Reporter: Muhammad Yazid | Editor: Hendra Gunawan
JAKARTA. Masa transisi penerapan UU Nomor 4 Tahun 2009 tentang Mineral dan Batubara mulai 12 Januari silam tidak mengganggu kinerja ekspor komoditas timah. Sebab, kewajiban penerbitan sertifikat eksportir terdaftar (ET) baru hanya berlaku untuk komoditas mineral lain selain timah.
Agung Nugroho, Sekretaris Perusahaan PT Timah Tbk mengatakan, kegiatan ekspor perusahaan baik lewat Bursa Komoditas dan Derivatif Indonesia (BKDI) maupun lewat pasar spot tidak terkendala masa transisi ekspor mineral. "Kami dan perusahaan timah lainnya tidak terpengaruh kebijakan ini, karena yang diberlakukan pemerintah hanya untuk mineral selain timah," kata dia, Senin (17/2).

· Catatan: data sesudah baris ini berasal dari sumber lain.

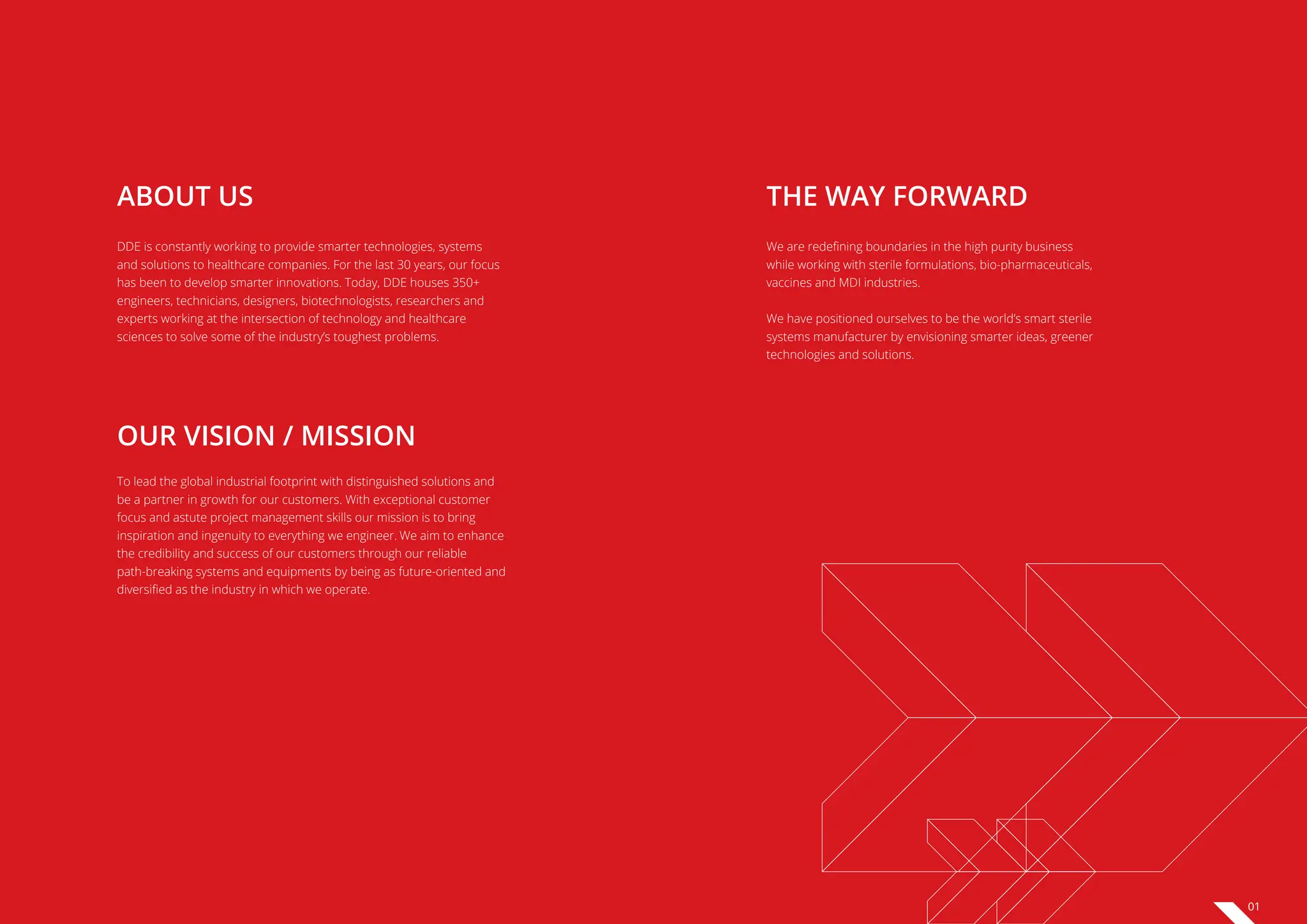 ABOUT US

DDE is constantly working to provide smarter technologies, systems and solutions to healthcare companies. For the last 30 years, our focus has been to develop smarter innovations. Today, DDE houses 350+ engineers, technicians, designers, biotechnologists, researchers and experts working at the intersection of technology and healthcare sciences to solve some of the industry's toughest problems.

OUR VISION / MISSION

To lead the global industrial footprint with distinguished solutions and be a partner in growth for our customers. With exceptional customer focus and astute project management skills our mission is to bring inspiration and ingenuity to everything we engineer. We aim to enhance the credibility and success of our customers through our reliable path-breaking systems and equipments by being as future-oriented and diversified as the industry in which we operate.

THE WAY FORWARD

We are redefining boundaries in the high purity business while working with sterile formulations, bio-pharmaceuticals, vaccines and MDI industries.

We have positioned ourselves to be the world's smart sterile systems manufacturer by envisioning smarter ideas, greener technologies and solutions.

01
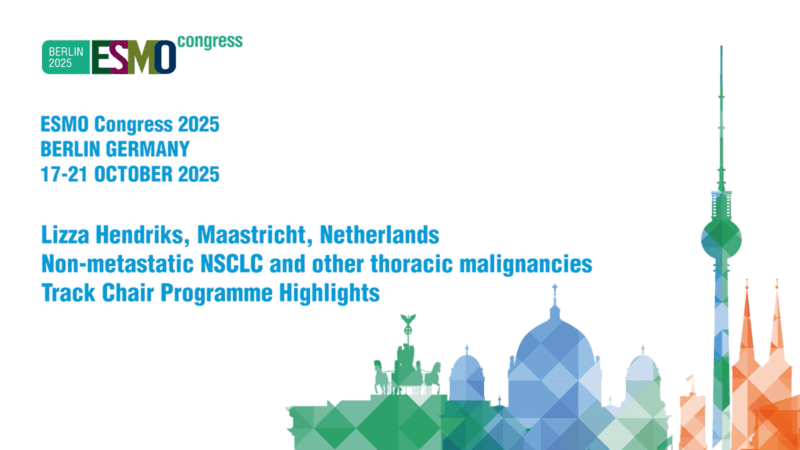 BERLIN 2025 ESMO congress

ESMO Congress 2025
BERLIN GERMANY
17-21 OCTOBER 2025

Lizza Hendriks, Maastricht, Netherlands
Non-metastatic NSCLC and other thoracic malignancies
Track Chair Programme Highlights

Seperti diketahui, mulai 12 Januari silam, pemerintah menerapkan kebijakan baru berupa pelarangan ekspor mineral mentah (ore) dan hanya memperbolehkan enam jenis mineral olahan tanpa pemurnian (konsentrat) yang boleh diekspor. Pemerintah juga mengeluarkan aturan berupa Peraturan Menteri Perdagangan Nomor 4/2014 menyoal penomoran kode harmoni sistem (HS) baru, sehingga pengusaha yang akan mengekspor harus mengajukan ET yang baru.
Namun, hal ini tidak berlaku untuk komoditas timah. Di mana, kode HS untuk jenis mineral tersebut telah diatur sebelumnya dalam Permendag Nomor 78/2012 dan Permendag Nomor 32/2013.
Terdapat tiga macam produk hasil pemurnian dari komoditas timah yang dapat diekspor. Yakni, timah batangan, timah solder, dan timah dalam bentuk lainnya. "Kewajiban pemurnian komoditas timah pun sudah diberlakukan pemerintah sejak 2004 lalu, kami pun telah memiliki semua jenis ET tesebut," kata Agung.
Sebelumnya, pemerintah menyatakan baru terdapat tiga perusahaan mineral yang telah mengantongi ET sehingga dapat mengekspor produknya. Yakni, PT Aneka Tambang Tbk untuk jenis produk feronikel, PT Vale Indonesia Tbk untuk produk nikel matte, dan PT Smelting untuk jenis produk tembaga katoda.